Было поздно и по-весеннему прохладно и светло.
— Люба спит? — спросила Анисья Васильевна.
— Ивана ждет. Рубашку ему вышивает. Голубую.
— Да, настырный ты…
— Иван — парень смирный, отцу послушный. А в городе нечего ему делать.
— А он спросит, за что тебя с работы сняли.
— Ничего. Договоримся.
— Испортишь ты парня. Характер у него материнский, покорный…
— Куда там. Жизнь моя играет на волоске.
— Брось болтать-то.
— Нет, я серьезно, — посмеиваясь, говорил он, — какой тут смех? Из агрономов меня уволили. И твои тут старания есть. По-соседски, значит, по старой дружбе. Девчонку какую-то на мое место превознесли. Придрались, что диплома у меня нет. Ну правильно, нет. Техникум я не кончил. А опыт? У нас вся семья — огородники природные.
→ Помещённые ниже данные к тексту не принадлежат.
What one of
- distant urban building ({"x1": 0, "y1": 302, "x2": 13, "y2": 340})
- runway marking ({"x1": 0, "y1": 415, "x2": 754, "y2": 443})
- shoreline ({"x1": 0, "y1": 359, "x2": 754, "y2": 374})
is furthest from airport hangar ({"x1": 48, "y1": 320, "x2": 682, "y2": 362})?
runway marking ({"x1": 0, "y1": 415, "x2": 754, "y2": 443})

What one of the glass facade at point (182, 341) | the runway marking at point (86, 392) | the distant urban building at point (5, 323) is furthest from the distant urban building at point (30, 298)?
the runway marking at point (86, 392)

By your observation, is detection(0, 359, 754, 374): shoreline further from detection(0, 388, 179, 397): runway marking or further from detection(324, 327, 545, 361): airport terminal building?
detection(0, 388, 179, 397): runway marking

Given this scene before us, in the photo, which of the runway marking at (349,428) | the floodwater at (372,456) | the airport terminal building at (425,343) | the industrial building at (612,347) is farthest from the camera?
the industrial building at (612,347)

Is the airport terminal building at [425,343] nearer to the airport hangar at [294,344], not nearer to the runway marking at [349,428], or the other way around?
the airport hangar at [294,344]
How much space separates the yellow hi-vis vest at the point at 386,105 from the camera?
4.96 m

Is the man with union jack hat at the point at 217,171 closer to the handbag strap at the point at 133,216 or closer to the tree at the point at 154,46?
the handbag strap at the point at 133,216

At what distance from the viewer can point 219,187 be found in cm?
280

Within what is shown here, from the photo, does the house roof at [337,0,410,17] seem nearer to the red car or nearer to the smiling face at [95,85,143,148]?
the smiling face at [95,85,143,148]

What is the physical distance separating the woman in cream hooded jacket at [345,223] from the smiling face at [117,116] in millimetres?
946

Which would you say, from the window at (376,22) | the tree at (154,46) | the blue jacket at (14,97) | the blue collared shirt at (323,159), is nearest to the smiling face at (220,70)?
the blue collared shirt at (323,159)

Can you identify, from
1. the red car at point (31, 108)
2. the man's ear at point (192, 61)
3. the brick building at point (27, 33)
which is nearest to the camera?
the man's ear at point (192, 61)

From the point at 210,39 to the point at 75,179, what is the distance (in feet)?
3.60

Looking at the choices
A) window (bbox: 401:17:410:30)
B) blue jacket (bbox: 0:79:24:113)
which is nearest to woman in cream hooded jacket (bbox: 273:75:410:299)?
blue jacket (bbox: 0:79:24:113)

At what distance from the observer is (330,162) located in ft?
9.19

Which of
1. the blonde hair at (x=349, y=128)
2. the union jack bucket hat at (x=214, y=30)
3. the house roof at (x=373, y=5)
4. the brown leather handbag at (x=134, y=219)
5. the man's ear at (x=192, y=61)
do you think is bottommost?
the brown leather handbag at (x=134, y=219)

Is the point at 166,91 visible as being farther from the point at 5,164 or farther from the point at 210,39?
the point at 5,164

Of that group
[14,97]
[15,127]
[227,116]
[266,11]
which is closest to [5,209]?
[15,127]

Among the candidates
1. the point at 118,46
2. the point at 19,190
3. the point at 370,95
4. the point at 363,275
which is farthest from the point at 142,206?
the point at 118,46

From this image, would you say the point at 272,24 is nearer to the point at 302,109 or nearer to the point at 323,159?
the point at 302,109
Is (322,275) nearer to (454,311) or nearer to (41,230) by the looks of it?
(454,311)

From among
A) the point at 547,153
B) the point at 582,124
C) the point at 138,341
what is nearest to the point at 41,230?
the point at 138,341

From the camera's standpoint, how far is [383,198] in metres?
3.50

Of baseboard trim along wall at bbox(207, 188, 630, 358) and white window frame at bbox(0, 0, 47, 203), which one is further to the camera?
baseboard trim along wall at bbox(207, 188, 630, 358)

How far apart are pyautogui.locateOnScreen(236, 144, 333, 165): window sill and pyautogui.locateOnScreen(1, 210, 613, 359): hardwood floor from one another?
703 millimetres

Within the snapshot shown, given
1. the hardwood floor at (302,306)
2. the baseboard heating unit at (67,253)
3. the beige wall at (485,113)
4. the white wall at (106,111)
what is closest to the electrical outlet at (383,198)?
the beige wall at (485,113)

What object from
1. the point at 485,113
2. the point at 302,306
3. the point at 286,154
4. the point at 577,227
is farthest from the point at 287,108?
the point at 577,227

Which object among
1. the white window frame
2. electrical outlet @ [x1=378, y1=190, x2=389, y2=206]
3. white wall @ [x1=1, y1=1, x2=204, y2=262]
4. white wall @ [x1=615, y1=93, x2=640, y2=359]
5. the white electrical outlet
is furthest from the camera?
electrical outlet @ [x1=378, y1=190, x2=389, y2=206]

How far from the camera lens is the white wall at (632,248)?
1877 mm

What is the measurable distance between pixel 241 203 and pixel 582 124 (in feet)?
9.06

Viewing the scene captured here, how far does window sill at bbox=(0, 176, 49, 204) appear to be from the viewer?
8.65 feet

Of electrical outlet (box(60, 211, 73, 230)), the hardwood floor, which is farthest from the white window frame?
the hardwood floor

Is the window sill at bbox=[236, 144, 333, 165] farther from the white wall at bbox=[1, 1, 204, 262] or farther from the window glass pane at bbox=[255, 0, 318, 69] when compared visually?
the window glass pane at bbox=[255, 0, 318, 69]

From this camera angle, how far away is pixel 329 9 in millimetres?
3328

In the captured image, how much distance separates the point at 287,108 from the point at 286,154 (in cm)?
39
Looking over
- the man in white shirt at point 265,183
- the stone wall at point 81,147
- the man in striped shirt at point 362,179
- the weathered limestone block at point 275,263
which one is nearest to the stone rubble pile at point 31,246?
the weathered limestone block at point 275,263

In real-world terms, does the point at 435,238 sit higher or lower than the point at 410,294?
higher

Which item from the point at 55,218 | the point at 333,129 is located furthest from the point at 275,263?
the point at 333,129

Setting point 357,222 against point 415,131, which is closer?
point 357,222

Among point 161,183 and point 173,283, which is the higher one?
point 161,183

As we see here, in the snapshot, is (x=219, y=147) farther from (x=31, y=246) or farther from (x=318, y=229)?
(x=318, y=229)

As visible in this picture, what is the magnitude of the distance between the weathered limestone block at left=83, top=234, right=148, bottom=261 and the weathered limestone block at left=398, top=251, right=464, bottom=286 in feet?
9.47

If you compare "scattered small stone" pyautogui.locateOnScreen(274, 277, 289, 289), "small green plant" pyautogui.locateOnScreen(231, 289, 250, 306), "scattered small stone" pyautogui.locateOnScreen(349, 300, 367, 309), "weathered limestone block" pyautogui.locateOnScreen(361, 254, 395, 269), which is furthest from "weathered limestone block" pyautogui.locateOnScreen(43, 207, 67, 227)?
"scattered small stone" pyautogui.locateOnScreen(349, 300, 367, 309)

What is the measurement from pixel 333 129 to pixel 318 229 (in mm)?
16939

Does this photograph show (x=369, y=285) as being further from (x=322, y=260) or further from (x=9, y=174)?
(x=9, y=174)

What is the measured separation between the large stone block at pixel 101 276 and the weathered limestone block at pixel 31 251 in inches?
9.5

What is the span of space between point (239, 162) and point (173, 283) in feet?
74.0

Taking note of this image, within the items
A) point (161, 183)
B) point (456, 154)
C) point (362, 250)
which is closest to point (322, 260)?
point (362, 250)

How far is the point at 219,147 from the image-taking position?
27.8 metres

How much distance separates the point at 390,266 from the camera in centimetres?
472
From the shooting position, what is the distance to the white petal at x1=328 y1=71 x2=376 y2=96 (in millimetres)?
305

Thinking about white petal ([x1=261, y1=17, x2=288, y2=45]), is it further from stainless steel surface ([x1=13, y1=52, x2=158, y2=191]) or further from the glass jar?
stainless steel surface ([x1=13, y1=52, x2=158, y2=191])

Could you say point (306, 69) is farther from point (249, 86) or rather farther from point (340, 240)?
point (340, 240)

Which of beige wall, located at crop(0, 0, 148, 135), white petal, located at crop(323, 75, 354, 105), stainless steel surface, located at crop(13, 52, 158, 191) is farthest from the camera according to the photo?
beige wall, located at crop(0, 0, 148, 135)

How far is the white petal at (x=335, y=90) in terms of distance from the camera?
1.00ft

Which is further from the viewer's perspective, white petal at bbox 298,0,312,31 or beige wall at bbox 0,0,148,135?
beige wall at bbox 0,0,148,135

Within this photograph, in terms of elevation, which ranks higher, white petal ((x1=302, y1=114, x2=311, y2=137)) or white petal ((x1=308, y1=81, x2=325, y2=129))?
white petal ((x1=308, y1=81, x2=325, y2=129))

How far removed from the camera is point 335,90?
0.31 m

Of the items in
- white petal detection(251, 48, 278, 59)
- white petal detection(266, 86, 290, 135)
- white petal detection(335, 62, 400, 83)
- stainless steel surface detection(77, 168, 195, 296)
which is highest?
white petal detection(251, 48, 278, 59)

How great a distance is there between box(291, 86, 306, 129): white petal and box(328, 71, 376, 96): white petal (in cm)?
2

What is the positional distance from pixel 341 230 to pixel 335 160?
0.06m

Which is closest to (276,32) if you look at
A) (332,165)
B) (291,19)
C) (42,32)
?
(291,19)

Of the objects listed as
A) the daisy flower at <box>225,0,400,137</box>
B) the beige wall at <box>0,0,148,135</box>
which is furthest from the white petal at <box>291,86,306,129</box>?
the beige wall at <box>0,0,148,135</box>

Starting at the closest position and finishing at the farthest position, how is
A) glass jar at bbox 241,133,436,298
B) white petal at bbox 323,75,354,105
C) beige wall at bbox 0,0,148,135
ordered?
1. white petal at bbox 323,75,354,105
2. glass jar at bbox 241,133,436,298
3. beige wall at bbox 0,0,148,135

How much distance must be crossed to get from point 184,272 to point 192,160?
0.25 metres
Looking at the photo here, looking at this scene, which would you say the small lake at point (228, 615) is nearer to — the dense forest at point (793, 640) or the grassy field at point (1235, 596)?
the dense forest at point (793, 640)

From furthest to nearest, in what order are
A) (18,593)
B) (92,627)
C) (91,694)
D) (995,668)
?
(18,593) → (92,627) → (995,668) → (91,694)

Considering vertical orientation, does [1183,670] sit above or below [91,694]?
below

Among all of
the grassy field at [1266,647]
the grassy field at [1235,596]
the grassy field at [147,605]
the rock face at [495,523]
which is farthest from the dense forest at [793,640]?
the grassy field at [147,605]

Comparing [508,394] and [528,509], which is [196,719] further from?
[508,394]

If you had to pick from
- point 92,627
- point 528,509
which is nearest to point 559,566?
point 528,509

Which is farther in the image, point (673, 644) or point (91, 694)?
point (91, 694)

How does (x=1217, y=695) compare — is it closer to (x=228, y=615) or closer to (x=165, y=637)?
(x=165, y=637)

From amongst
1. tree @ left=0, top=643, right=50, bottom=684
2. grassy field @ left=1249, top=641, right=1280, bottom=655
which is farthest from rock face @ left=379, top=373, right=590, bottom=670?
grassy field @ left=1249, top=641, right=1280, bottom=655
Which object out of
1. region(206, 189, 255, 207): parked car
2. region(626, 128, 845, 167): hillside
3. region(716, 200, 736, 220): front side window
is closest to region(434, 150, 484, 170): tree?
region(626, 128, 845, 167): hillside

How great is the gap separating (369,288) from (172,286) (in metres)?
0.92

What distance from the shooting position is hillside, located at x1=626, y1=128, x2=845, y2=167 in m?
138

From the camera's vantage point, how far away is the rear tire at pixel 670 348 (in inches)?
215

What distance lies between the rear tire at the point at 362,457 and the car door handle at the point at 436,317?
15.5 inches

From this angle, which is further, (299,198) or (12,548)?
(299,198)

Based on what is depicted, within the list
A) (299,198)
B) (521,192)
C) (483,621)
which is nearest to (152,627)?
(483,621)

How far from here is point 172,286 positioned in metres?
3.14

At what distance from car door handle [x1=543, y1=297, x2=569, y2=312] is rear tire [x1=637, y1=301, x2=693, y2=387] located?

Ты мне единое только зернышко покажи, а я тебе полную картину нарисую. Какого роду-племени это зернышко, да где росло, да каким цветом цвело… А вы — дипло-ом!
Говорил он неторопливо и все улыбался и покачивал головой, словно жалея тех, кто так неразумно поступил с ним. И было видно, что он уже не первый раз рассказывает свою печальную историю, и ему нравится рассказывать, и он даже доволен, что его уволили.
— Разве в дипломе дело? — спросила Анисья Васильевна.
— А в чем же?
— А в том, что ты вредным человеком стал. Тебе все в свой карман. А нам таких не надо.
— Это я уж слыхал от тебя. На собрании. Здесь-то можем по-людски поговорить.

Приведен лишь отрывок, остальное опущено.